Mientras desde España me llegan comentarios emocionados sobre la belleza de la ceremonia o la hermosura de la música y los cánticos, o los detalles de los gestos y las ropas de los contrayentes, uno de los invitados me llama para comentarme sus impresiones: "Una organización extraordinaria, porque no es fácil mover de forma tan coordinada y precisa a 1.900 invitados", dice con admiración. "Pero la boda, lo que es la boda, era muy difícil seguirla. La abadía de Westminster es como es y, aunque yo estaba en un sitio muy bueno, apenas he podido seguir la ceremonia", se lamentaba este invitado.
A este cronista le ha pasado un poco lo mismo. La organización del evento callejero, formidable. Ningún agobio ni en el momento de viajar al centro de Londres ni siguiendo la ceremonia en la plaza de Trafalgar. ¿Por qué? Porque la policía restringió el acceso a la plaza. Había la suficiente gente como para que pareciera abarrotada y estaba lo bastante vacía como para moverse por ella con facilidad. Cabía muchísima más gente y no faltaban voluntarios para haberla llenado: mucho público se quedó fuera, siguiendo la ceremonia detrás de las barreras policiales que impedían su acceso a la plaza. Y, el que decidía irse, ya no podía volver a entrar.

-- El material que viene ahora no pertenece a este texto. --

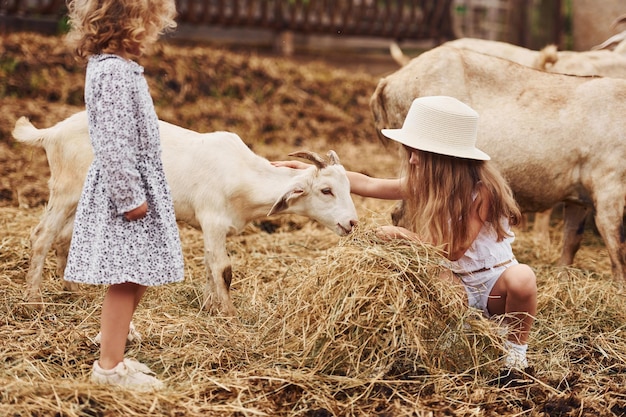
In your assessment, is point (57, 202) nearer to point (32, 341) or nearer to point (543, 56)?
point (32, 341)

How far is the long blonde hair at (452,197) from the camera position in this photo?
3.87 m

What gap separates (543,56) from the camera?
6.64 metres

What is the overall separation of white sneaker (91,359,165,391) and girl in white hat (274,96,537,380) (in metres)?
1.25

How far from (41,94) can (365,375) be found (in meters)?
6.90

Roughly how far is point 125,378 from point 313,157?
1463 mm

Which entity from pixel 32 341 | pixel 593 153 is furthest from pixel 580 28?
pixel 32 341

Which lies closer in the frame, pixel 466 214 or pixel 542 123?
pixel 466 214

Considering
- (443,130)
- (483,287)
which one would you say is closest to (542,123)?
(443,130)

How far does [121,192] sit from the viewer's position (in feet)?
10.6

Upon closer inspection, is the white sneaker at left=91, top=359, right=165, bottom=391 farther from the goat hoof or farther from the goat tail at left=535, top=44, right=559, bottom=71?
the goat tail at left=535, top=44, right=559, bottom=71

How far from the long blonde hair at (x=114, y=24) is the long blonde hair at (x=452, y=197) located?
4.69ft

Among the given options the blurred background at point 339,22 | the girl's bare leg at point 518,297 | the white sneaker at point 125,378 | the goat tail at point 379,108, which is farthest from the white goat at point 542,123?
the blurred background at point 339,22

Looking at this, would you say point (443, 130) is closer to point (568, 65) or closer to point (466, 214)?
point (466, 214)

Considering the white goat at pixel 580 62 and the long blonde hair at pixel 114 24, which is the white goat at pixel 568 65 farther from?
the long blonde hair at pixel 114 24
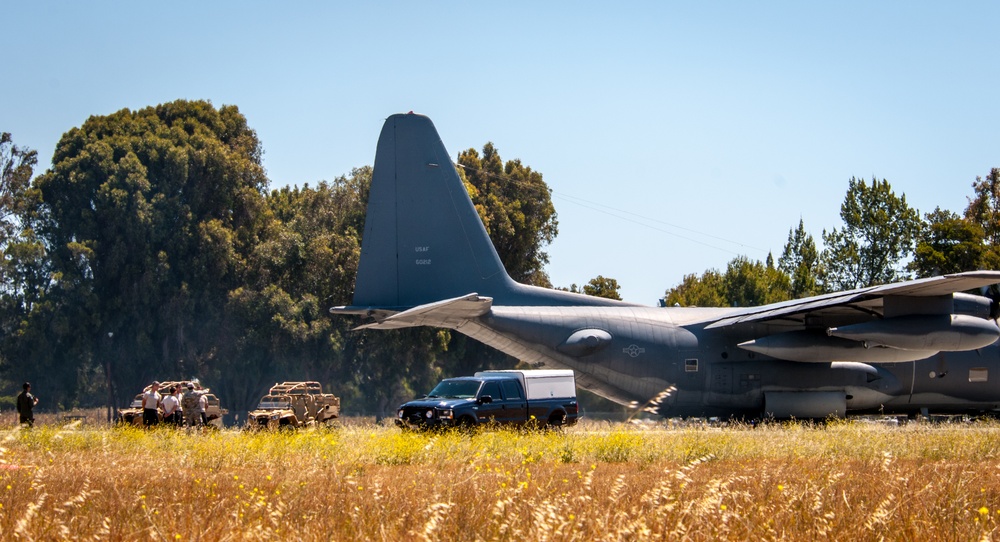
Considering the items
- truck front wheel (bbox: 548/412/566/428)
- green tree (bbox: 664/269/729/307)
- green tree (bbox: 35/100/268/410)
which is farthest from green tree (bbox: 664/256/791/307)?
truck front wheel (bbox: 548/412/566/428)

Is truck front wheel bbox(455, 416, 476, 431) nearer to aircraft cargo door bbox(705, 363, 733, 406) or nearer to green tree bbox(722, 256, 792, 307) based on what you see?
aircraft cargo door bbox(705, 363, 733, 406)

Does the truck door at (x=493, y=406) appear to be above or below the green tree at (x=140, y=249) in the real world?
below

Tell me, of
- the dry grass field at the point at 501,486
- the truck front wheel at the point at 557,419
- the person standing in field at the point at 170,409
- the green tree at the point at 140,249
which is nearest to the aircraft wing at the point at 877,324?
the dry grass field at the point at 501,486

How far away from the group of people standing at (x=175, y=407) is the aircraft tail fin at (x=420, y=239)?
488 cm

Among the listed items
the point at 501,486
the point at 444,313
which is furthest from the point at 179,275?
the point at 501,486

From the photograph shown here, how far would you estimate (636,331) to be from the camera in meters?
25.7

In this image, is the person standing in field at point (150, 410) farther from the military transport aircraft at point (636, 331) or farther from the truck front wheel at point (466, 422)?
the truck front wheel at point (466, 422)

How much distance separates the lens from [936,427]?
2564 centimetres

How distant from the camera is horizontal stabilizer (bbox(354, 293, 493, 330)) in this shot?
23078mm

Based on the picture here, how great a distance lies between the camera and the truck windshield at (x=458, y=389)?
73.3 feet

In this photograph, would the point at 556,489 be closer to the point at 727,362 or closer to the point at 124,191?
the point at 727,362

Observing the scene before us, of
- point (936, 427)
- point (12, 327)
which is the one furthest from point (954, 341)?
point (12, 327)

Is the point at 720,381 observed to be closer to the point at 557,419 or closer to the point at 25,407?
the point at 557,419

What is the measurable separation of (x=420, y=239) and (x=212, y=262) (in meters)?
29.0
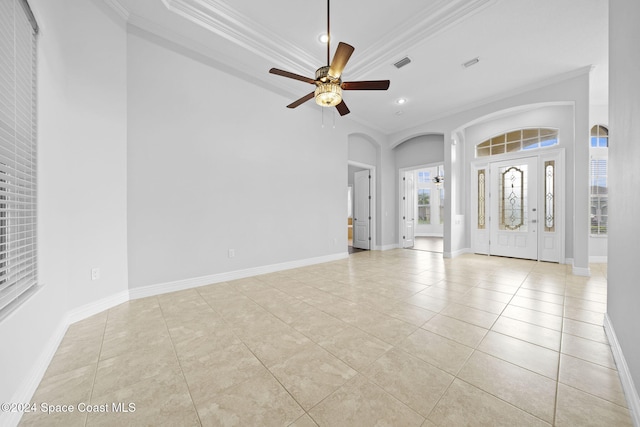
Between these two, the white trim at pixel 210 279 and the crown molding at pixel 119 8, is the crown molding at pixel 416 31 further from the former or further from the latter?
the white trim at pixel 210 279

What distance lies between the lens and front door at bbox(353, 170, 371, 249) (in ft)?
22.9

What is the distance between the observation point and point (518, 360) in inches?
68.3

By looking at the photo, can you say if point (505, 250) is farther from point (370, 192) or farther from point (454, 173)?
point (370, 192)

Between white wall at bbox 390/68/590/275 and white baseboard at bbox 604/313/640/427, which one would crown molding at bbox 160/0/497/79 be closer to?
white wall at bbox 390/68/590/275

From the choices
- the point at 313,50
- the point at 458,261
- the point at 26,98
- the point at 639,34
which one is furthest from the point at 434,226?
the point at 26,98

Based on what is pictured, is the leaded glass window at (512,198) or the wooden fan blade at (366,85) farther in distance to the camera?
the leaded glass window at (512,198)

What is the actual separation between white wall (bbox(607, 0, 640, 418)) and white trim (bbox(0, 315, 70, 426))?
320 cm

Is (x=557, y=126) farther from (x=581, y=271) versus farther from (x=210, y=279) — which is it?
(x=210, y=279)

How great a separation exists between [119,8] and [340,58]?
280cm

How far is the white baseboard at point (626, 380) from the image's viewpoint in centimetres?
123

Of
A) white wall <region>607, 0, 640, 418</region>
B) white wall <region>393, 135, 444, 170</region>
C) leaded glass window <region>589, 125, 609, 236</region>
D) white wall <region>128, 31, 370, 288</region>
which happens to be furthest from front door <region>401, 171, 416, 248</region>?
white wall <region>607, 0, 640, 418</region>

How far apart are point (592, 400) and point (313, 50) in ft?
15.4

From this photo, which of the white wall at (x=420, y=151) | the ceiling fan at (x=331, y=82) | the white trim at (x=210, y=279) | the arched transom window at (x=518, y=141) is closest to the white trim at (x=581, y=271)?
the arched transom window at (x=518, y=141)

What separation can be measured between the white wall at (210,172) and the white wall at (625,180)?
406 centimetres
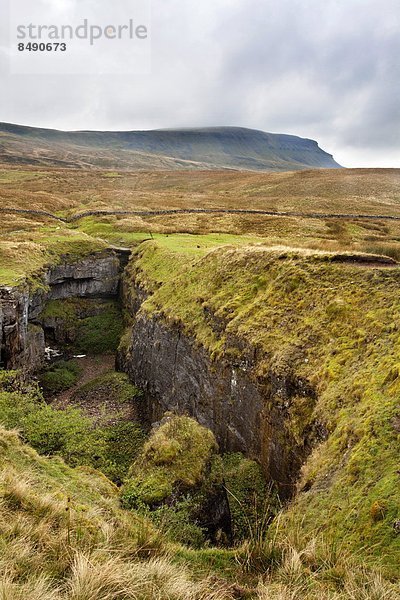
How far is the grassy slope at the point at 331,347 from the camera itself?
8.80 meters

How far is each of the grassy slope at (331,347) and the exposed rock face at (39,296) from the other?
9.99 metres

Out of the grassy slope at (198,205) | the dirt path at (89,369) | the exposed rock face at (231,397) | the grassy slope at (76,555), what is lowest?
the dirt path at (89,369)

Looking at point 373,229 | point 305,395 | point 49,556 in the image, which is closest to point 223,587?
point 49,556

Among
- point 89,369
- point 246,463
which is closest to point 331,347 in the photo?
point 246,463

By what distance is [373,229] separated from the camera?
55188 millimetres

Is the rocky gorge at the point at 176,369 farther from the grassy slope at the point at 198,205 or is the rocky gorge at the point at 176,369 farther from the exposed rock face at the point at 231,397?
the grassy slope at the point at 198,205

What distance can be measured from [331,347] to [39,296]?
28.0m

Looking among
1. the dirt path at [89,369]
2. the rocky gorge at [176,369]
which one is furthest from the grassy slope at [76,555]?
the dirt path at [89,369]

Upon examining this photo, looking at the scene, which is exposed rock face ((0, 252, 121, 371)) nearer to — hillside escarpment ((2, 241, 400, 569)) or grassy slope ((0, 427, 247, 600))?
hillside escarpment ((2, 241, 400, 569))

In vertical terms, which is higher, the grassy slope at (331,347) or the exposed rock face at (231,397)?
the grassy slope at (331,347)

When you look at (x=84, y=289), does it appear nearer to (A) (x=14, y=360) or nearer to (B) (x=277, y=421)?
(A) (x=14, y=360)

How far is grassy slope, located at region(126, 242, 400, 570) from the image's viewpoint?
8797mm

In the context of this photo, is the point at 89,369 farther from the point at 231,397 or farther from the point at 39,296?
the point at 231,397

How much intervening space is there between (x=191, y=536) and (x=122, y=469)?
9.41m
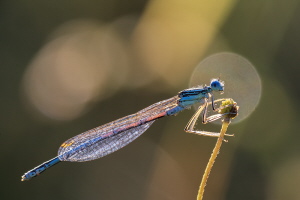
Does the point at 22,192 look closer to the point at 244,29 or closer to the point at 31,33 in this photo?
the point at 31,33

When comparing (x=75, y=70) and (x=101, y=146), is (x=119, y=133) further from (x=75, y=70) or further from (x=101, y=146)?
(x=75, y=70)

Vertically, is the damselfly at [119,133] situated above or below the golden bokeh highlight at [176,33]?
below

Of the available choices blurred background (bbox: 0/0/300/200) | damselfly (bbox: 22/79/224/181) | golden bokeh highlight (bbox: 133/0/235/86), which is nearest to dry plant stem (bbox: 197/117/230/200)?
damselfly (bbox: 22/79/224/181)

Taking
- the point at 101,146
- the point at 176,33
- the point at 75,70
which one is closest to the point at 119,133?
the point at 101,146

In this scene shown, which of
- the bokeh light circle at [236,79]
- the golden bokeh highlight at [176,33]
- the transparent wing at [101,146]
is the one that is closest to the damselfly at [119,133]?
the transparent wing at [101,146]

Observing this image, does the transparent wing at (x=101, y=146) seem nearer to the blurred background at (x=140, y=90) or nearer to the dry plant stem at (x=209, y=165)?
the dry plant stem at (x=209, y=165)
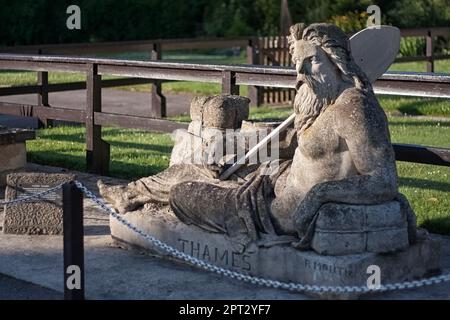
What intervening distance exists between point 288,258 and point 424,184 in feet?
13.9

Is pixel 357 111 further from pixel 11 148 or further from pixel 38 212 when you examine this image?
pixel 11 148

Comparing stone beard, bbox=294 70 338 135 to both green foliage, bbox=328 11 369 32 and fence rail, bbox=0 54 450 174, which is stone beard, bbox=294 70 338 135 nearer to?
fence rail, bbox=0 54 450 174

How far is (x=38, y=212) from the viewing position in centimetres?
804

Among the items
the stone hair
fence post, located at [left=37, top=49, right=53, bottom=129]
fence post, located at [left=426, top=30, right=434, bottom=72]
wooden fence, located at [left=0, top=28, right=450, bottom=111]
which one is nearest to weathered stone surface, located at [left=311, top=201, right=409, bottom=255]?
the stone hair

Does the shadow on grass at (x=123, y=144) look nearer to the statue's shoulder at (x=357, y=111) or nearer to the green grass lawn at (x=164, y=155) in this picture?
the green grass lawn at (x=164, y=155)

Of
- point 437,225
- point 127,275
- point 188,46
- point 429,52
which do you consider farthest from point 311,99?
point 429,52

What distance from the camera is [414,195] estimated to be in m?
9.39

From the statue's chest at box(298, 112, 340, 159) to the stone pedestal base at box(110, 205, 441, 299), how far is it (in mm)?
620

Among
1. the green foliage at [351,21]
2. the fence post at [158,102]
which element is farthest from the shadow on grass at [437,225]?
the green foliage at [351,21]

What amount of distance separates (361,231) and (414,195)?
358 cm

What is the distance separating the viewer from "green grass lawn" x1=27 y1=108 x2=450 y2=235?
902 cm

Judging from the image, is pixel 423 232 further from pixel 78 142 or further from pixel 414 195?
pixel 78 142

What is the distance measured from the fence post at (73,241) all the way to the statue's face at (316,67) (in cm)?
Answer: 161
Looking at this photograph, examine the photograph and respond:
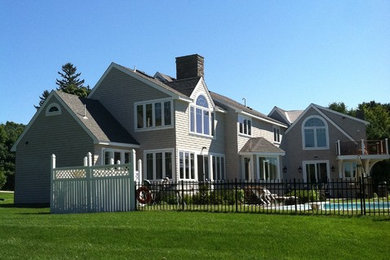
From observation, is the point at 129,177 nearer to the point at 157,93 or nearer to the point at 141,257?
the point at 141,257

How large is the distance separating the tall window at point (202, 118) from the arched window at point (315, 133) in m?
12.4

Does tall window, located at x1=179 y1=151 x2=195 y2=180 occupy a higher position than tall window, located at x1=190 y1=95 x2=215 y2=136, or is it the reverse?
tall window, located at x1=190 y1=95 x2=215 y2=136

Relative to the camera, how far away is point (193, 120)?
27656 mm

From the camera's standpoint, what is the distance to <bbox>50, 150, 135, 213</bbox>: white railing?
17.2 meters

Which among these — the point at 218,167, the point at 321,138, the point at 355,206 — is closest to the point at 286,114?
the point at 321,138

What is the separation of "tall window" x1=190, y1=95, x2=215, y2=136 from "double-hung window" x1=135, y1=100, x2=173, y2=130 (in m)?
2.05

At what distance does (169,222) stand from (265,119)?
25.6 m

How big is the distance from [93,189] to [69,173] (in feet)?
4.66

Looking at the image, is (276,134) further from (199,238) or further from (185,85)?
(199,238)

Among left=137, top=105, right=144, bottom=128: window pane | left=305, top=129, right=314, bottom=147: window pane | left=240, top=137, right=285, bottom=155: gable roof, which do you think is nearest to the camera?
left=137, top=105, right=144, bottom=128: window pane

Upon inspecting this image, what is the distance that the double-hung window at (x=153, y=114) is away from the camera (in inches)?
1022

El resultado es que el ambiente en la plaza era más bien tibio: la belleza del escenario en Westminster o la emoción de la música no llegan con la misma precisión y efecto que estando en la intimidad del salón de casa. Y la gente, en un día sin lluvia pero más bien gris y algo fresquito, lo ha seguido todo en un denso silencio sólo roto en los momentos cumbres. Sobre todo, nada raro en un país tan patriota, con el flamear de banderas al sonar el Dios Salve a la Reina y cuando los recién casados han cruzado el umbral de la abadía de Westminster, radiantes, para darse el esperado baño de multitudes. Aunque fueran multitudes controladas.
Nada de esto es gratuito o se ha dejado al azar. Al hacerlo así se cumplían los dos grandes objetivos de la jornada: limitar al máximo los riesgos desde el punto de vista de la seguridad y al mismo tiempo cumplir lo que de verdad importa: hacer lo más fotogénica posible una boda que está pensada, por encima de todo, para la retina global, para esos más de 2.000 millones de personas que dicen que la querían ver.